Thursday Apr 17, 2008

KiWi: Knowledge in a Wiki

KiWi logo

Last month I attended the European Union KiWi project startup meeting in Salzburg, to which Sun Microsystems Prague is contributing some key use cases.

KiWi is a project to build an Open Source Semantic Wiki. It is based on the IkeWiki [don't follow this link if you have Safari 3.1] Java wiki, which uses the Jena Semantic Web frameworks, the Dojo toolkit for the Web 2.0 functionality, and any one of the Databases Jena can connect to, such as PostgreSQL. KiWi is in many ways similar to Freebase in its hefty use of JavaScript, and its emphasis on structured data. But instead of being a closed source platform, KiWi is open source, and builds upon the Semantic Web standards. In my opinion it currently overuses JavaScript features, to the extent that all clicks lead to dynamic page rewrites that do not change the URL of the browser page. This I feel unRESTful, and the permalink link in the socialise toolbar to the right does not completely remove my qualms. Hopefully this can be fixed in this project. It would be great also if KIWI could participate fully in the Linked Data movement.

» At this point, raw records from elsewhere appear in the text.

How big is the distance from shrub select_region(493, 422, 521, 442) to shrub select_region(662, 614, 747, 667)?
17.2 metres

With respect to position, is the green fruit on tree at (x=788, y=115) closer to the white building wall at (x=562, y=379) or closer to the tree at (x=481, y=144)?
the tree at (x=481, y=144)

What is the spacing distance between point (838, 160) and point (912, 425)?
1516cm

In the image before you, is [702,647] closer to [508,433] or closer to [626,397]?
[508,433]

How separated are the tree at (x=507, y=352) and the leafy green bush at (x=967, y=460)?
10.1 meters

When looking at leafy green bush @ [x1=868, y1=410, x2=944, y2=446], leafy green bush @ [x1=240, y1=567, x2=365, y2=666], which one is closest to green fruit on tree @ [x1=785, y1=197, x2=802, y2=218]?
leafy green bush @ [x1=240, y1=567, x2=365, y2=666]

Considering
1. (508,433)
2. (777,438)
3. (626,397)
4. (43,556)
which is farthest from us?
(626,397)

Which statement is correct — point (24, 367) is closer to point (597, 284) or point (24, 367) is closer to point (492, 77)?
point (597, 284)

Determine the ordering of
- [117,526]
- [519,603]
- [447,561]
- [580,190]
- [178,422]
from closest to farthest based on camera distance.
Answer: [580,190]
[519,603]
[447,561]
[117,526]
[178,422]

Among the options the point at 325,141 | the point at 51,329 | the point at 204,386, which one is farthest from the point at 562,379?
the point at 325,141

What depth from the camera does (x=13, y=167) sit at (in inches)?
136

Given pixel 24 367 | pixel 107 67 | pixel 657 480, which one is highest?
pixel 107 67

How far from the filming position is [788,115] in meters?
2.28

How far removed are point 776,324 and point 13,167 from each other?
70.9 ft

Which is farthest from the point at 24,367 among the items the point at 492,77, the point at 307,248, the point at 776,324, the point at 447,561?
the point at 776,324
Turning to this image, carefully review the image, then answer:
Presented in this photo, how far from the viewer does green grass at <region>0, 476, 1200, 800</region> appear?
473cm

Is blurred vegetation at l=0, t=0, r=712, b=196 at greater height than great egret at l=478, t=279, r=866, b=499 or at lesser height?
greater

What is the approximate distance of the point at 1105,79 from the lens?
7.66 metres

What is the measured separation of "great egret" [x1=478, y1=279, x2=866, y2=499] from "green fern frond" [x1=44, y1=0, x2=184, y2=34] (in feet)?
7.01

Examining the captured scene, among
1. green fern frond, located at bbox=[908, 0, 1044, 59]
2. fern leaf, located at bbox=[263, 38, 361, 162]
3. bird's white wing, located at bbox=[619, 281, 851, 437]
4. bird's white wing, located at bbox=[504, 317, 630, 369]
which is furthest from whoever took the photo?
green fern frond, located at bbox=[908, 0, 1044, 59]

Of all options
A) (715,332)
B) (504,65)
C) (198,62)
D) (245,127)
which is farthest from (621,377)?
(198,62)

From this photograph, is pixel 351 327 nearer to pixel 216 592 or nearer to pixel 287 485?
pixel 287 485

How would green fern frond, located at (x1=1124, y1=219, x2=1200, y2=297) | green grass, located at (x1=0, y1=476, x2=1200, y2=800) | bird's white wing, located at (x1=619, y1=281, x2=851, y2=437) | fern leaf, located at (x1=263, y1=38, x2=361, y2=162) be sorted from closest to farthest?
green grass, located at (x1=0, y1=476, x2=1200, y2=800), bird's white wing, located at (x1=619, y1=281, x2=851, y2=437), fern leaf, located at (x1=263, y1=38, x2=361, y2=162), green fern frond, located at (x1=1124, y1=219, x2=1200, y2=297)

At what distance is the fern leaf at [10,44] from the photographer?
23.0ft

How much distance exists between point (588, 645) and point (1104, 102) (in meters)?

The meeting was very well organized by Sebastian Schaffert and his team. It was 4 long days of meetings that made sure that everyone was on the same page, understood the rules of the EU game, and most of all got to know each other. (see kiwiknows tagged pictures on flickr ). Many thanks also to Peter Reiser for moving and shaking the various Sun decision makers to sign the appropriate papers, and dedicate the resources for us to be part of this project.

You can follow the evolution of the project on the Planet Kiwi page.

Anyway, here is a video that shows the resourceful kiwi mascot in action:

Friday Mar 09, 2007

Metaweb: a semantic wiki startup

O'Reilly groks the Semantic Web in the latest article "Freebase will prove addictive". From his article:

But hopefully, this narrative will give you a sense of what Metaweb is reaching for: a wikipedia like system for building the semantic web. But unlike the W3C approach to the semantic web, which starts with controlled ontologies, Metaweb adopts a folksonomy approach, in which people can add new categories (much like tags), in a messy sprawl of potentially overlapping assertions.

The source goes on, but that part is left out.